Spy work

Morse code spy work

by Duane Ausherman

During a conversation with friends on Ham (amateur) radio, one asked me how well I could work with Morse Code.  I said that I loved it and was quite good at using it.  I had tested at 65 words per minute.  He was a retired Ham from SRI (Stanford Research Institute) in Palo Alto, Ca.  He explained to his old boss that he wasn’t good at code but may know someone who could help.

He recommended me for the job, and I got it.  There were two of us doing this project.  I made good friends with my co-worker, Ron Panton, W6VG, now a “silent key.”  We were tasked with analyzing tapes of high-frequency recordings of spy signals.  They wanted us to work as many hours as possible.  One week I worked over 100 hours, and they were very happy to pay me overtime.  I had my sleeping bag in the radio room and slept on the floor.

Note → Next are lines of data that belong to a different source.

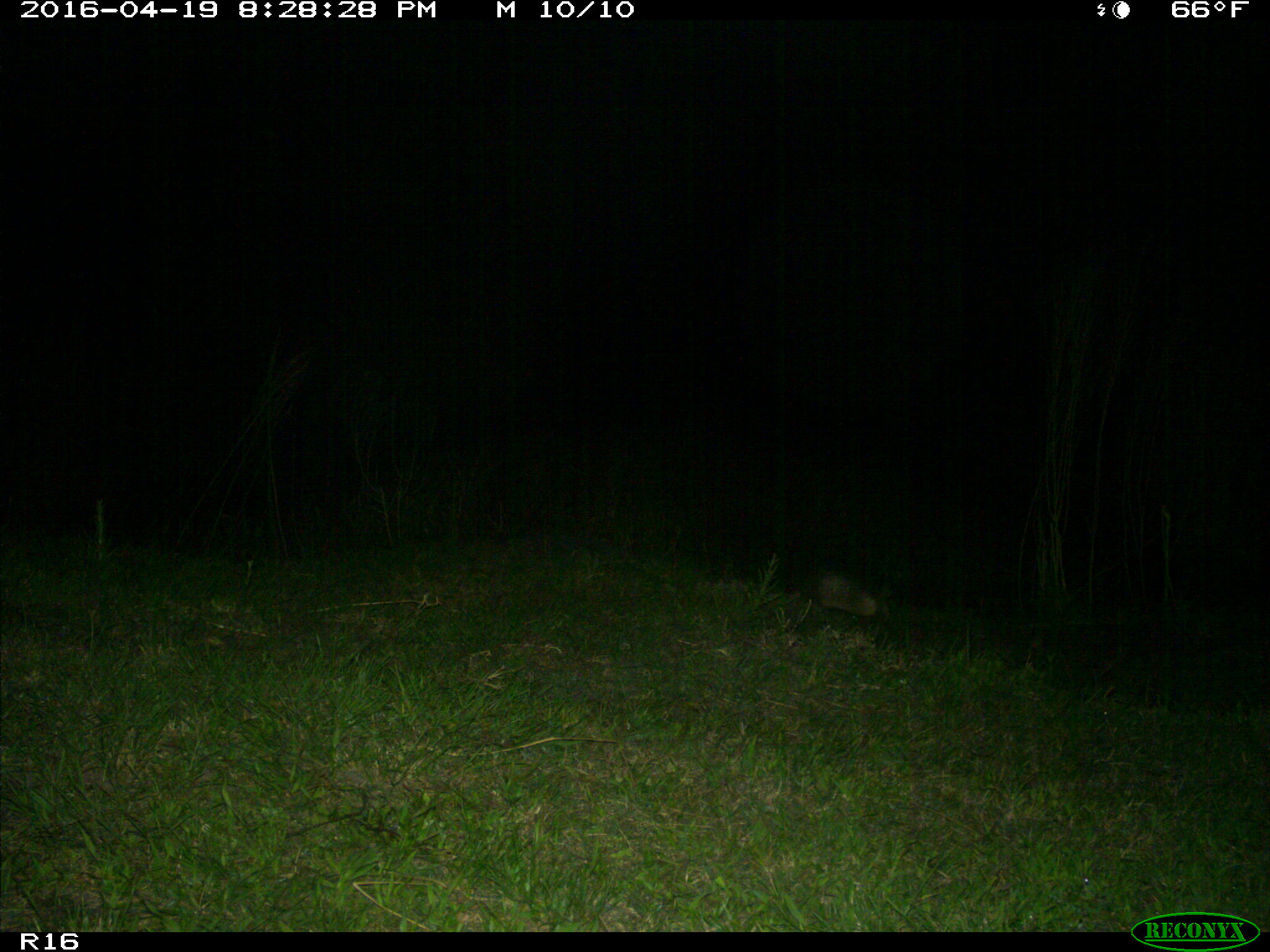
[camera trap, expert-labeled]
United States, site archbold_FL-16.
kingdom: Animalia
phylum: Chordata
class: Mammalia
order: Cingulata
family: Dasypodidae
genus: Dasypus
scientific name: Dasypus novemcinctus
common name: nine-banded armadillo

I had no security clearance, so I wasn’t told much about the project.  We were given the frequency and time of “known” spy signals.  As a Ham Radio operator, I knew something about radio propagation, and this told me that the signals were from China.  Our job was to describe the characteristics of the signals in order for the governmental agency to replace the live humans who were listening to Chinese spies 24/7 and recording them.  They wanted to computerize the process.  We weren’t tasked with figuring out what the communications were saying.  We had no expertise in that area.

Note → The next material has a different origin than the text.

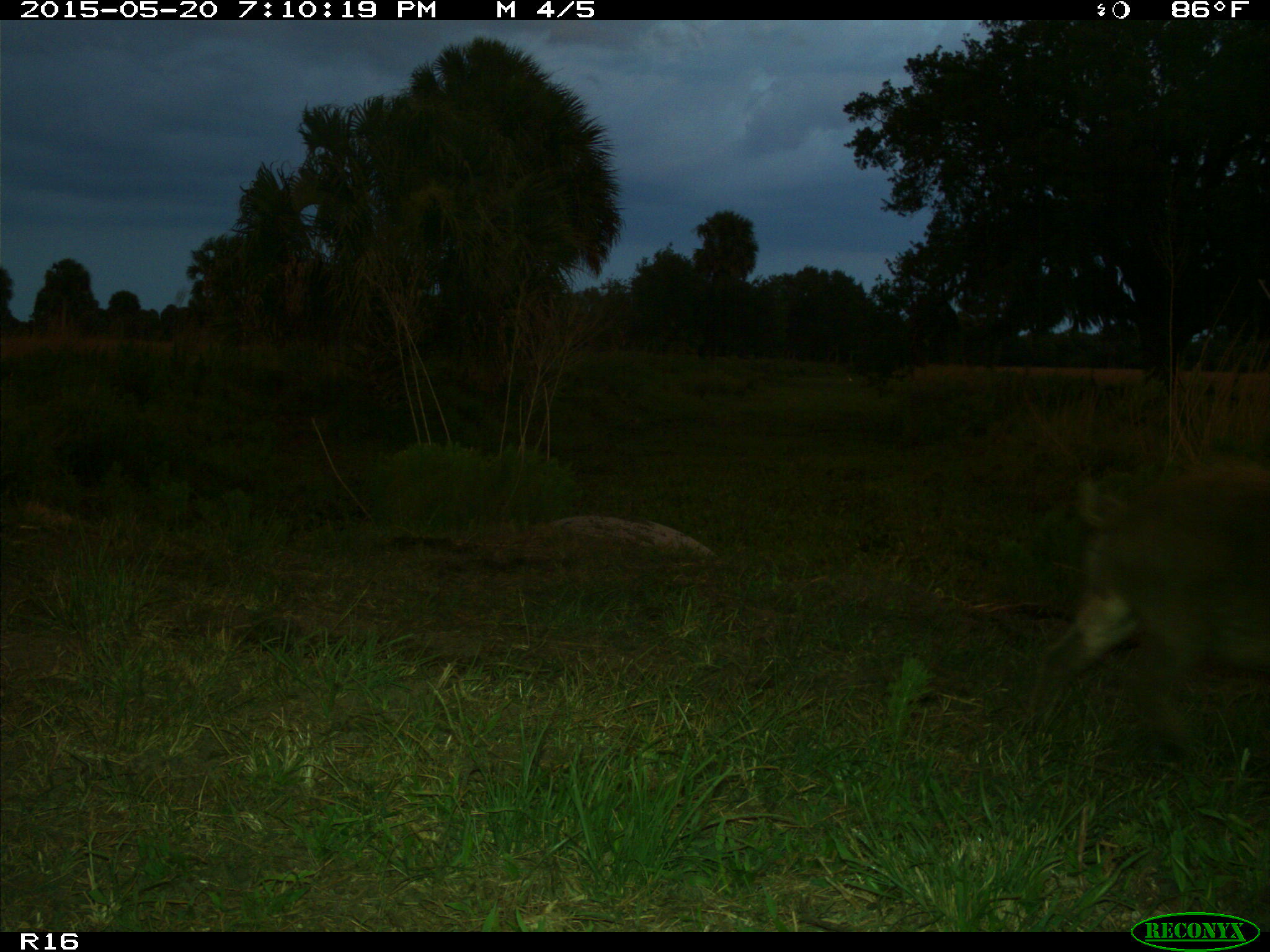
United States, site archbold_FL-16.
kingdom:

I immediately realized that some signals that were called spy signals didn’t contain any information of any kind.  The humans were wrong about what was a spy signal and what was an innocent signal.  Now that I knew what the actual spy signals sounded like, I started looking for spy signals that might have been missed.  I found plenty of them.

One might ask how trained people could do the job so poorly.  That is because they weren’t Ham operators.  They weren’t qualified to do the job because they lacked a personal passion for Morse code.  They were just doing a paid job that was super boring to them.

I was so amazed at how poorly this monitoring of supposed signals from spies was being done that I had to do something.  I bought a large sheet of cardboard poster paper and used magic markers to make up a chart of what was in error and what had been totally missed.  I did this on my own time, without pay.

I showed the boss, and he was very interested.  He asked if he could borrow the chart.  A few days later, he came back in with my chart and explained what had happened.  He had flown to Washington, DC, to confer with “the client” about what I had found.  I proved that their whole spy mission had been a waste of time and money for all of those years.

SRI got a new contract to approach this project from a different angle.  Of course, the boss was happy to get more of the government’s money with this new and larger contract.

The SRI facility had “high security,” and we were supposed to find a security guard to let us into our workplace and a few other buildings as needed.  Try finding a security person in the middle of the night.  So, I figured out how to pick the locks of every building to which I had authorized access.  Nobody ever figured out what I was doing.  “Highly secure” meant nothing at all.

It was the positive results of this task that got me a recommendation for the NEXRAD position described in another article.

I was lucky that I got the job and good fortune that I discovered the mess.  It was an accident that my ability with Morse Code got me my next job that was unrelated in any way.

I lived my life of success because of accidents, or maybe it is luck.  Skill is good, but luck is better.